Once for $n = 10$, $k = 5$ and $N=1,000$ and once for $n = 50$, $k = 20$ and $N=100$.

In [3]:
A = np.random.normal(0, 1, [10, 10])
b = np.zeros([10, 1])
xs = np.random.rand(10, 10000)

bound_relu_singular_value_5 = relu_singular_value(A, b, xs, 5, log_loss_every_n_batches=10)
print(f"The 5th ReLU singular value of the layer ReLU(Ax+b), w.r.t. the data set X, is at most {bound_relu_singular_value_5}.")

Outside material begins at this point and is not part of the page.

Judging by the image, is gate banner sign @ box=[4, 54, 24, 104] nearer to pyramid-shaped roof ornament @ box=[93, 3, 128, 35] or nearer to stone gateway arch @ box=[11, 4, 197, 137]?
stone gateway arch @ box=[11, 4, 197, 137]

The 5th ReLU singular value of the layer ReLU(Ax+b), w.r.t. the data set X, is at most 1.31384284081892.


In [4]:
A = np.random.normal(0, 1, [50, 50])
b = np.zeros([50, 1])
xs = np.random.rand(50, 100)

bound_relu_singular_value_20 = relu_singular_value(A, b, xs, 20, log_loss_every_n_batches=10)
print(f"The 20th ReLU singular value of the layer ReLU(Ax+b), w.r.t. the data set X, is at most {bound_relu_singular_value_20}.")

The 20th ReLU singular value of the layer ReLU(Ax+b), w.r.t. the data set X, is at most 3.8578114116420457.